Advertisement

Too few antibiotics in pipeline to tackle global drug-resistance crisis, WHO warns

Tuberculosis medication. There are 250,000 deaths a year from drug-resistant TB and only 52% of patients globally are successfully treated.
Tuberculosis medication. There are 250,000 deaths a year from drug-resistant TB and only 52% of patients globally are successfully treated. Photograph: Kevin Frayer/AP

Too few antibiotics are in the pipeline to tackle the global crisis of drug resistance, which is responsible for the rise of almost untreatable infections around the world, the World Health Organisation (WHO) warns.

Among the alarming diseases that are increasing and spreading is multi-drug resistant tuberculosis (TB), which requires treatment lasting between nine and 20 months. There are 250,000 deaths a year from drug-resistant TB and only 52% of patients globally are successfully treated. But only two new antibiotics for the disease have reached the market in 70 years.

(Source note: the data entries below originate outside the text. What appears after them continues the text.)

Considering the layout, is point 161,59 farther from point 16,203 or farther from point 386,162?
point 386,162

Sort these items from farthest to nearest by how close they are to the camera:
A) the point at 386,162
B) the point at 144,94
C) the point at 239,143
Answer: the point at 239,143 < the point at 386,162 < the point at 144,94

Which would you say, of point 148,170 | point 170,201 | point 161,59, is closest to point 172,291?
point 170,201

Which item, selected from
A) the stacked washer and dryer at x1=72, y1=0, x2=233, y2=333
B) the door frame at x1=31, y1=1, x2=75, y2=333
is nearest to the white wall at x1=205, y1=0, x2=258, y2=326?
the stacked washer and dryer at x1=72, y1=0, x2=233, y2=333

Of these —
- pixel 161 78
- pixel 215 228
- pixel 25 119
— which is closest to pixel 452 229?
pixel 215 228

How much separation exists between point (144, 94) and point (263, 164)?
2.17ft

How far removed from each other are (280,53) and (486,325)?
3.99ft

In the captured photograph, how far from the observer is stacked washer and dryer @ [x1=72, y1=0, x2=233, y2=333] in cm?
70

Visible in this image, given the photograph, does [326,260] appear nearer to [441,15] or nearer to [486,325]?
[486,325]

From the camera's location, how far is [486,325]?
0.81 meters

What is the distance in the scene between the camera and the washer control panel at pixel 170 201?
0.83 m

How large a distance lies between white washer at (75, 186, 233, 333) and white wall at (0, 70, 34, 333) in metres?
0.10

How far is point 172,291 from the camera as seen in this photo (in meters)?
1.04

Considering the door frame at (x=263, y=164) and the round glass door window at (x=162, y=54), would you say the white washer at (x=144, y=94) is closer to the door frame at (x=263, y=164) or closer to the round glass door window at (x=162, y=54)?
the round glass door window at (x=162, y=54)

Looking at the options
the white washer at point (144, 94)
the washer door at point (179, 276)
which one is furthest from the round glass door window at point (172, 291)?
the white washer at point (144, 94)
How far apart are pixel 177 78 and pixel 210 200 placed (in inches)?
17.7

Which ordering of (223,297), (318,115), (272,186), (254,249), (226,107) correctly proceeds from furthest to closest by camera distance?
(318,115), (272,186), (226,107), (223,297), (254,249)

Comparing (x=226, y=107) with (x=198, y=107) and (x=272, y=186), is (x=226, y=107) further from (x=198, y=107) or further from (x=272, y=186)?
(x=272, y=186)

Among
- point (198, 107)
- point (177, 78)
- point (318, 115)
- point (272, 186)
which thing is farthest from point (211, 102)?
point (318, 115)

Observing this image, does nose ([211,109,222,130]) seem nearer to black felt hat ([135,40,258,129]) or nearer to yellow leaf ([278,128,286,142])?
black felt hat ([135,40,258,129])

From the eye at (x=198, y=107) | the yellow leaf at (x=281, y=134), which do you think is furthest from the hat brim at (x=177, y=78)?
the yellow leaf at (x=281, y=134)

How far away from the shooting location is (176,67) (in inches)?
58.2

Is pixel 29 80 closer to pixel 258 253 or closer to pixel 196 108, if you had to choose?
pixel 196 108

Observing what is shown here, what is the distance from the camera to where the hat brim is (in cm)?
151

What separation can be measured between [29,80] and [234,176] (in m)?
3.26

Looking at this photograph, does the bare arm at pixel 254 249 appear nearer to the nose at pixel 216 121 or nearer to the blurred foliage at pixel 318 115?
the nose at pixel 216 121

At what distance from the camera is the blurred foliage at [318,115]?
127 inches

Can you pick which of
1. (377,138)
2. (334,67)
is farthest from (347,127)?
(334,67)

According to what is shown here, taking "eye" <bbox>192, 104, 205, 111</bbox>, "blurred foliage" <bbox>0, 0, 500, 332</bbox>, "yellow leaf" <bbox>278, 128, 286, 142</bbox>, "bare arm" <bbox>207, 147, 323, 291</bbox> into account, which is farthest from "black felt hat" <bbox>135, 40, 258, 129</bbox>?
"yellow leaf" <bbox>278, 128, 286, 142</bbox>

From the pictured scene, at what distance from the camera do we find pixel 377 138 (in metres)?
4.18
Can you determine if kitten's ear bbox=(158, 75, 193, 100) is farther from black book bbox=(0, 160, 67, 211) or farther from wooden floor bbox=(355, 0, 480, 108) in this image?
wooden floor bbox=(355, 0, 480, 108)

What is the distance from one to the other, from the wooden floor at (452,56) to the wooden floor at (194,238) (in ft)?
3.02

The new WHO report, showing the paucity of new antibiotics being developed, lists 12 other pathogens that are serious dangers to health because we are running out of drugs to treat the infections they cause. Acinetobacter baumannii, Pseudomonas aeruginosa and Enterobacteriaceae that have become resistant to the carbapenem class of antibiotic are all on the critical priority list. They are what are known as gram-negative bacteria, capable of causing a range of life-threatening infections such as pneumonia, sepsis and meningitis.

Hospital infections such as C. difficile and MRSA (methicillin-resistant Staphylococcus aureus) are also of major concern. They are a particular danger to patients who are already sick and have fragile immune systems.

“Antimicrobial resistance is a global health emergency that will seriously jeopardise progress in modern medicine,” said Dr Tedros Adhanom Ghebreyesus, director-general of the WHO. “There is an urgent need for more investment in research and development for antibiotic-resistant infections including TB, otherwise we will be forced back to a time when people feared common infections and risked their lives from minor surgery.”

Ed Whiting, director of policy at the Wellcome Trust agreed and said: “There is no doubt of the urgency – the world is running out of effective antibiotics and drug-resistant infections already kill 700,000 people a year globally. We’ve made good progress in getting this on the political agenda. But now, a year on from a major UN agreement, we must see concerted action – to reinvigorate the antibiotic pipeline, ensure responsible use of existing antibiotics, and address this threat across human, animal and environmental health.”

The report’s authors have found 51 new antibiotics and biologicals currently in development that may be able to treat the diseases caused by these resistant bugs. But that will not be anywhere near enough because of the length of time it takes to get drugs approved and onto the market, and because inevitably some of the drugs will not work.

“Given the average success rates and development times in the past, the current pipeline of antibiotics and biologicals could lead to around 10 new approvals over the next five years,” says the report. “However, these new treatments will add little to the already existing arsenal and will not be sufficient to tackle the impending antimicrobial resistance threat.”

More investment is needed in basic science, drug discovery and clinical development, it says, especially for those pathogens on the WHO’s critical priority list. Gram-negative bacteria are getting less research attention because they are harder to find drugs against.

Among all these candidate medicines, only eight are classed by the WHO as innovative treatments that will add value to the current antibiotic treatment arsenal. The rest are just modifications of drugs that already exist and may already be compromised.

“Pharmaceutical companies and researchers must urgently focus on new antibiotics against certain types of extremely serious infections that can kill patients in a matter of days because we have no line of defence,” says Dr Suzanne Hill, director of the department of essential medicines at the WHO which produced the report.

There is serious concern over the spread of first multi-drug-resistant TB and then extremely drug-resistant TB worldwide. Drug-resistant TB has been found all over the globe.
“Research for tuberculosis is seriously underfunded,” said Dr Mario Raviglione, director of the WHO Global TB Programme. “If we are to end TB, more than $800m per year is urgently needed to fund research.”

But new drugs will not be enough, says the WHO. Unless they are sparingly used, resistance will build to the new drugs as well. The WHO says it is working with countries and partners to improve infection prevention and control and to foster appropriate use of existing and future antibiotics. It is also developing guidance for the responsible use of antibiotics in the human, animal and agricultural sectors.